A Computer-Driven Approach to Discover Natural Product Leads for Methicillin-Resistant Staphylococcus aureus Infection Therapy†
Round 1
Reviewer 1 Report
Dias et. al., developed QSAR approaches utilizing molecular descriptors and NMR descriptors. They validated the methods against datasets with antibacterial activity against MRSA. I recommend the article for publication after addressing the following issues. I suggest authors to look for similar issues across the manuscript.
Consider revising title - One of your data sets used is not Natural product (e.g. Approach A). Also
change Discovery to discover
Line 24: NP hit drug discovery - remove 'hit'
Lines 148-181: Can this be summarized into a table?
Why didn't you use the same datasets for both approaches and do a comparison?
Lines 71-75: One more example is 'indolylidinepyrazolones' Tetrahedron Letters Volume 55, Issue 36, 3 September 2014, 5014-5018
Line 110: check [10,29]-1)
Author Response
Manuscript ID: biomolecules-321595
Title: "A Computer-Driven Approach to Discovery Marine Natural Product Leads for Methicillin-resistant Staphylococcus aureus Infection Therapy "
Author(s): Tiago Dias, Susana P. Gaudêncio and Florbela Pereira
Critical
I – Title
“Consider revising title - One of your data sets used is not Natural product (e.g. Approach A). Also change Discovery to discover”
In the title “Discovery” was changed to “Discover”, the mention to natural products was not removed since the approach A was used to the virtual screening of natural products from StreptomeDB. However the “Marine Natural Product” was changed to “Natural Product”.
II – Abstract
“Line 24: NP hit drug discovery - remove 'hit'
The abstract was changed accordingly.
II – Introduction
“Lines 71-75: One more example is 'indolylidinepyrazolones' Tetrahedron Letters Volume 55, Issue 36, 3 September 2014, 5014-5018”

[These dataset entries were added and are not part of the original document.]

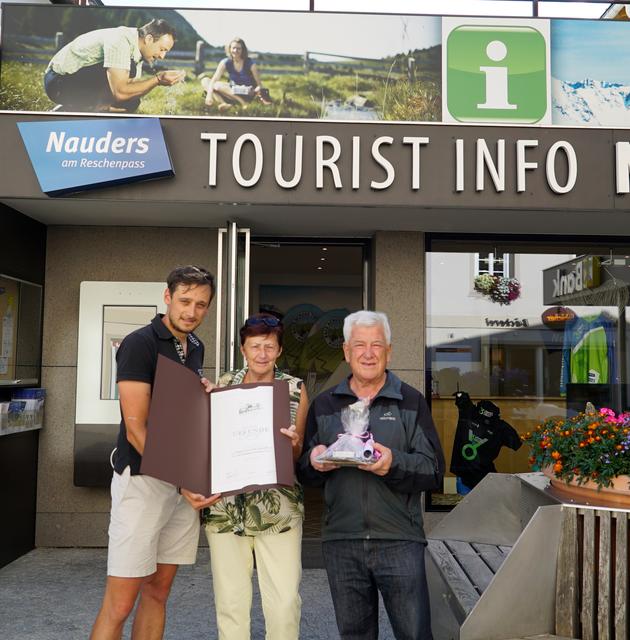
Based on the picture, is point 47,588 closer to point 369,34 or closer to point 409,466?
point 409,466

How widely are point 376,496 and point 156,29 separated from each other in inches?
174

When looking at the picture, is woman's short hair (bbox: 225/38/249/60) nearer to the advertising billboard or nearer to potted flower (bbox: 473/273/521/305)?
the advertising billboard

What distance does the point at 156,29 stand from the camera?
5.35 meters

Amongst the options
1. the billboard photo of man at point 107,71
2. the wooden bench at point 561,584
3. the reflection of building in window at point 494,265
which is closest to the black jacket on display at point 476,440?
the reflection of building in window at point 494,265

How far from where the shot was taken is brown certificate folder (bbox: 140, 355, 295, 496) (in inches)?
99.8

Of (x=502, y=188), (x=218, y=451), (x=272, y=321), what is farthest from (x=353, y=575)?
(x=502, y=188)

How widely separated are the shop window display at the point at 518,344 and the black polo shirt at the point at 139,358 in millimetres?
3626

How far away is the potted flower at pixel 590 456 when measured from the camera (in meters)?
2.72

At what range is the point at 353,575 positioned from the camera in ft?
8.59

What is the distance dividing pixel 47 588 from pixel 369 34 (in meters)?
5.04

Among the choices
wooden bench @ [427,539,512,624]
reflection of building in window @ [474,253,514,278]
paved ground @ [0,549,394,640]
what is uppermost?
reflection of building in window @ [474,253,514,278]

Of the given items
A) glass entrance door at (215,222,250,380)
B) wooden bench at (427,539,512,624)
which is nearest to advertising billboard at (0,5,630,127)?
glass entrance door at (215,222,250,380)

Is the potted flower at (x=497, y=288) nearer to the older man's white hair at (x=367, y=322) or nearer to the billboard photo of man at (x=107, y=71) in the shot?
the billboard photo of man at (x=107, y=71)

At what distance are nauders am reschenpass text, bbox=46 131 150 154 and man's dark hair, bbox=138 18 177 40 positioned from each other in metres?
1.07
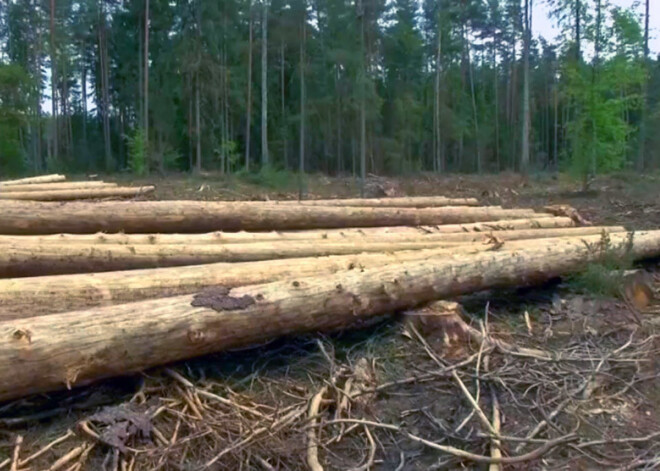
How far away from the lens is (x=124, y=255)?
507 centimetres

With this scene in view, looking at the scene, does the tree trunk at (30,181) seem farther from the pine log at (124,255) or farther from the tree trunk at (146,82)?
the tree trunk at (146,82)

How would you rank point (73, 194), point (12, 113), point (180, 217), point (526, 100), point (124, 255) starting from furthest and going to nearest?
point (12, 113)
point (526, 100)
point (73, 194)
point (180, 217)
point (124, 255)

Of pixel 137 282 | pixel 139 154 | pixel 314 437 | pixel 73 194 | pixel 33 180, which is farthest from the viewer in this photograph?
pixel 139 154

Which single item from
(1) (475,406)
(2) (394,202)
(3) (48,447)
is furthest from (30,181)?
(1) (475,406)

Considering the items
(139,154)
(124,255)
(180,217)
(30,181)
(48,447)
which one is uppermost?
(139,154)

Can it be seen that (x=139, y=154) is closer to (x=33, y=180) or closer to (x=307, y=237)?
(x=33, y=180)

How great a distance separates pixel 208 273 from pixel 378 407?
5.36ft

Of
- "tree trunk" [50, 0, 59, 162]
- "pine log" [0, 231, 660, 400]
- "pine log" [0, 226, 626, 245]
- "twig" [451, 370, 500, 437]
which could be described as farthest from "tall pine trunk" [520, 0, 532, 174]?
"tree trunk" [50, 0, 59, 162]

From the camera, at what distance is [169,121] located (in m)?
30.3

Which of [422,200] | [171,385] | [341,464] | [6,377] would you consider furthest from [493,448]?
[422,200]

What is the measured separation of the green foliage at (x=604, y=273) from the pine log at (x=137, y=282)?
189 centimetres

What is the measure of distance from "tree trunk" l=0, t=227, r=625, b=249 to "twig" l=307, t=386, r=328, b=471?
216 centimetres

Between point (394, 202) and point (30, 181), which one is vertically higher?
point (30, 181)

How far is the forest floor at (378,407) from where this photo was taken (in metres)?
3.27
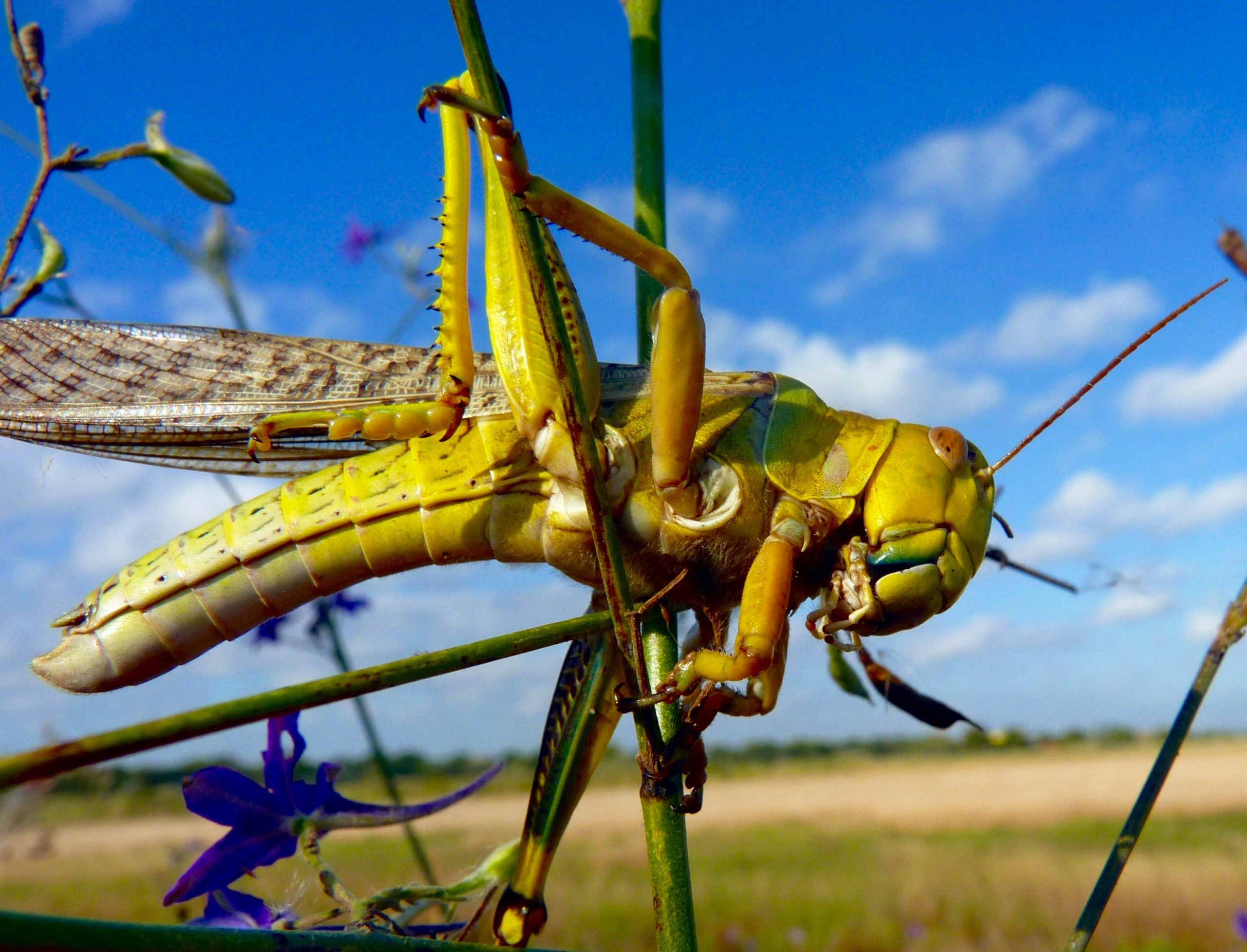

The indolylidinepyrazolone derivatives was added as well as the new reference 12:
Indrasena, A.; Riyaz, S.; Malipeddi, P.L.; Padmaja, P.; Sridhar, B.; Dubey, P.K. Design, synthesis, and biological evaluation of indolylidinepyrazolones as potential anti-bacterial agents. Tetrahedron Lett. 2014, 55, 5014–5018.
III – Introduction
“Line 110: check [10,29]-1)”
To avoid misinterpretation the text has been changed to “…and fungi were reported [10,30] ― (1) isolated from marine-derived bacteria: marinopyrrole A [31], an alkaloid endowed (Streptomyces sp.), and abyssomicin C [32], a spirotetronate poliketide (Verrucosispora sp.); (2) isolated from marine-derived fungus…”
IV – Results and Discussion
“Lines 148-181: Can this be summarized into a table?”
Although we understand the concerns of reviewer 1, putting all these numbers in the Table 1 would be quite complicated, but we point out that although the minimum of pMIC in each cluster is not shown in the Table 1, the maximum is represented. On the other hand even if all these data were presented in the Table 1 it would always be necessary to analyze these data as it was done in the manuscript.
IV – Results and Discussion
“Why didn't you use the same datasets for both approaches and do a comparison?”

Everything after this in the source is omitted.